## Task requirements
In duplicating the lines below, keep every word unchanged and drop the pictures.

## Records for the exercise
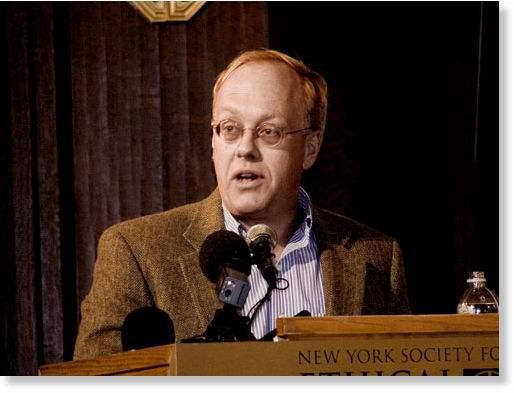 Ancien correspondant de guerre pour le New York Times, Chris Hedges est écrivain. Il a été auréolé du prix Pulltizer en 2002 (avec le reste de son équipe du New York times) pour un reportage consacré au terrorisme.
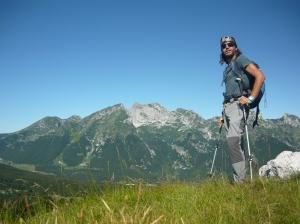 Cima Pala Fontana, 1637 metri slm, e sullo sfondo il gruppo del Monte Cavallo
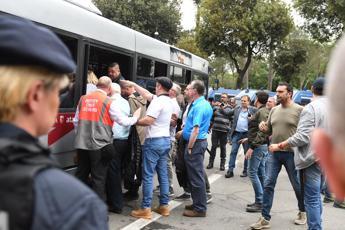 Roma-Liverpool, bus tifosi verso l'Olimpico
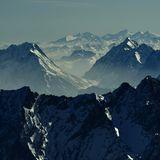 Hochgebirgspanorama von der Zugspitze aus südwärts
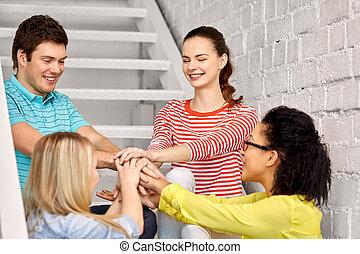 kammerater, stakke, studerende, teenage, eller, hænder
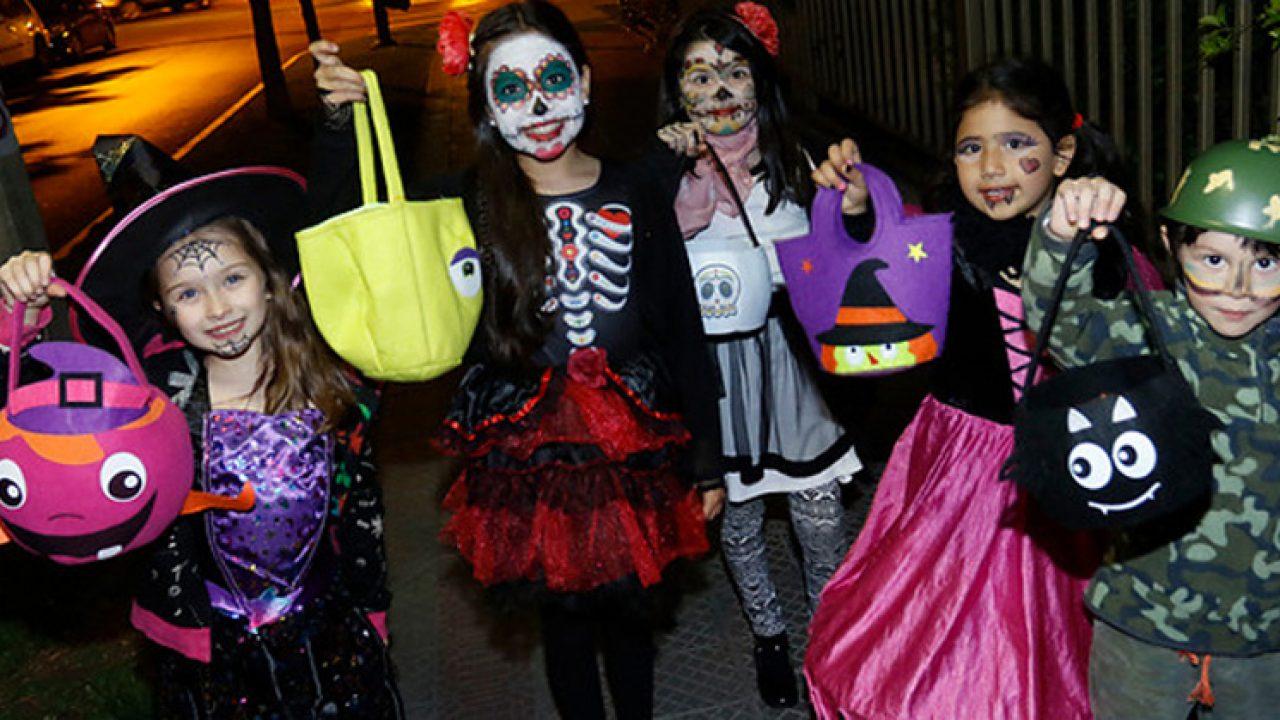 Ciudad multará a niños mayores de 14 años que pidan dulces en Halloween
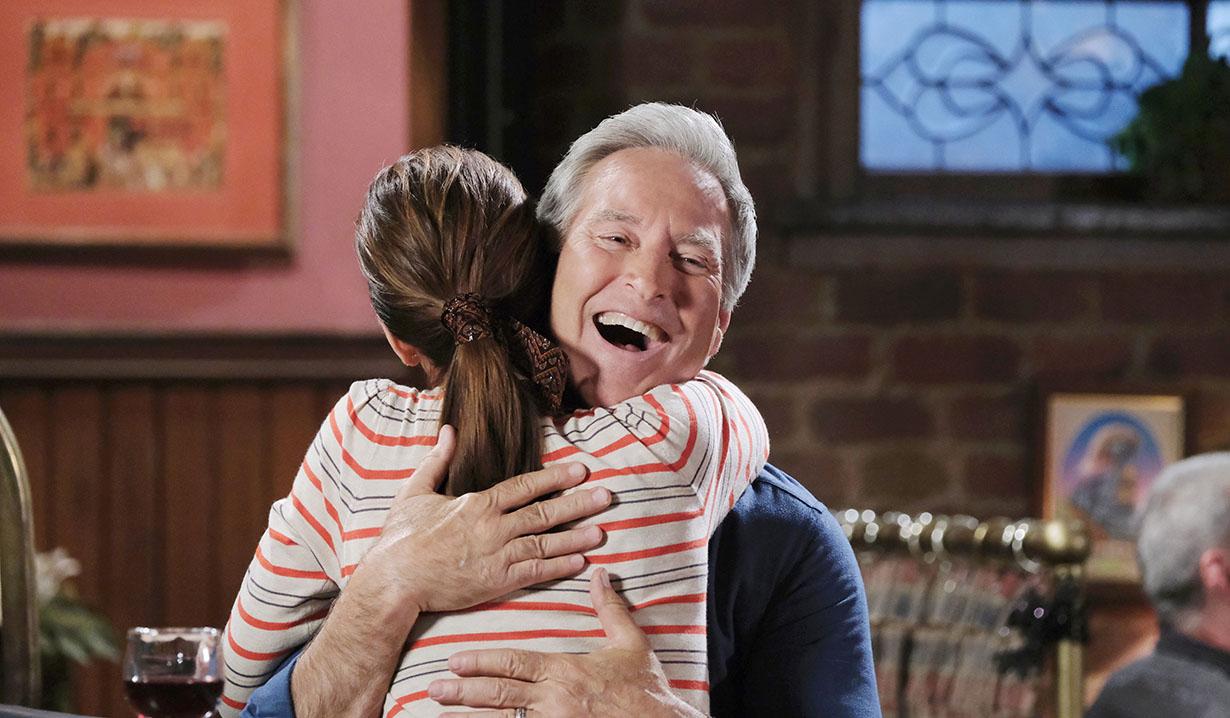 gina hugs john pub days of our lives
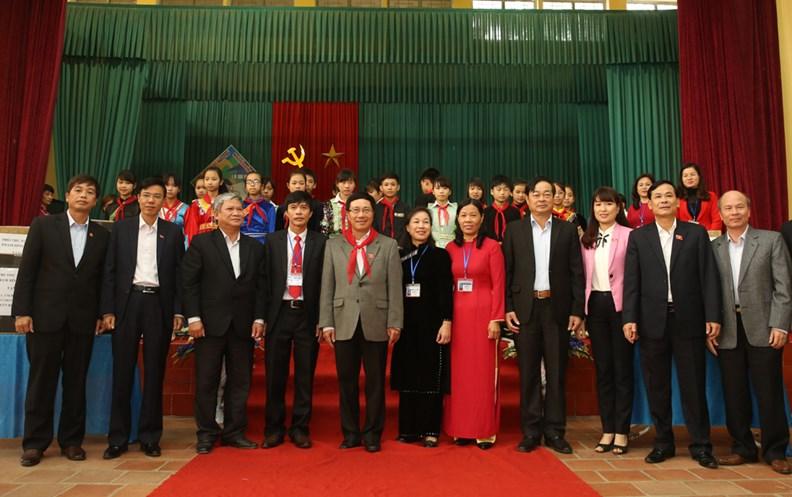 Phó Thủ tướng Phạm Bình Minh thăm Trường PTDT nội trú Nguyễn Bỉnh Khiêm - ảnh 14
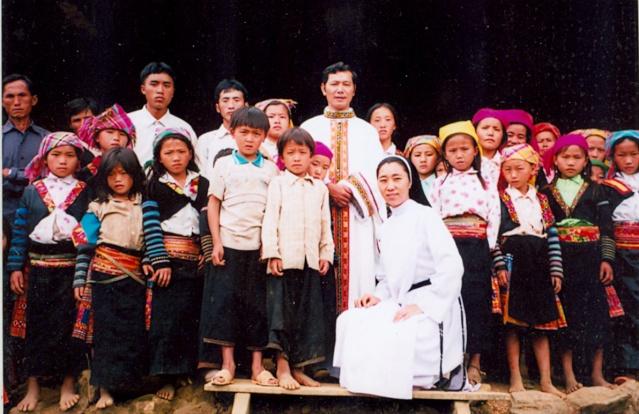 HMOOB CATHOLIC NYOB COB TSIB TEB (Hmong Catholic Vietnam) 0010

## Finished exercise
 Ancien correspondant de guerre pour le New York Times, Chris Hedges est écrivain. Il a été auréolé du prix Pulltizer en 2002 (avec le reste de son équipe du New York times) pour un reportage consacré au terrorisme.
 Cima Pala Fontana, 1637 metri slm, e sullo sfondo il gruppo del Monte Cavallo
 Roma-Liverpool, bus tifosi verso l'Olimpico
 Hochgebirgspanorama von der Zugspitze aus südwärts
 kammerater, stakke, studerende, teenage, eller, hænder
 Ciudad multará a niños mayores de 14 años que pidan dulces en Halloween
 gina hugs john pub days of our lives
 Phó Thủ tướng Phạm Bình Minh thăm Trường PTDT nội trú Nguyễn Bỉnh Khiêm - ảnh 14
 HMOOB CATHOLIC NYOB COB TSIB TEB (Hmong Catholic Vietnam) 0010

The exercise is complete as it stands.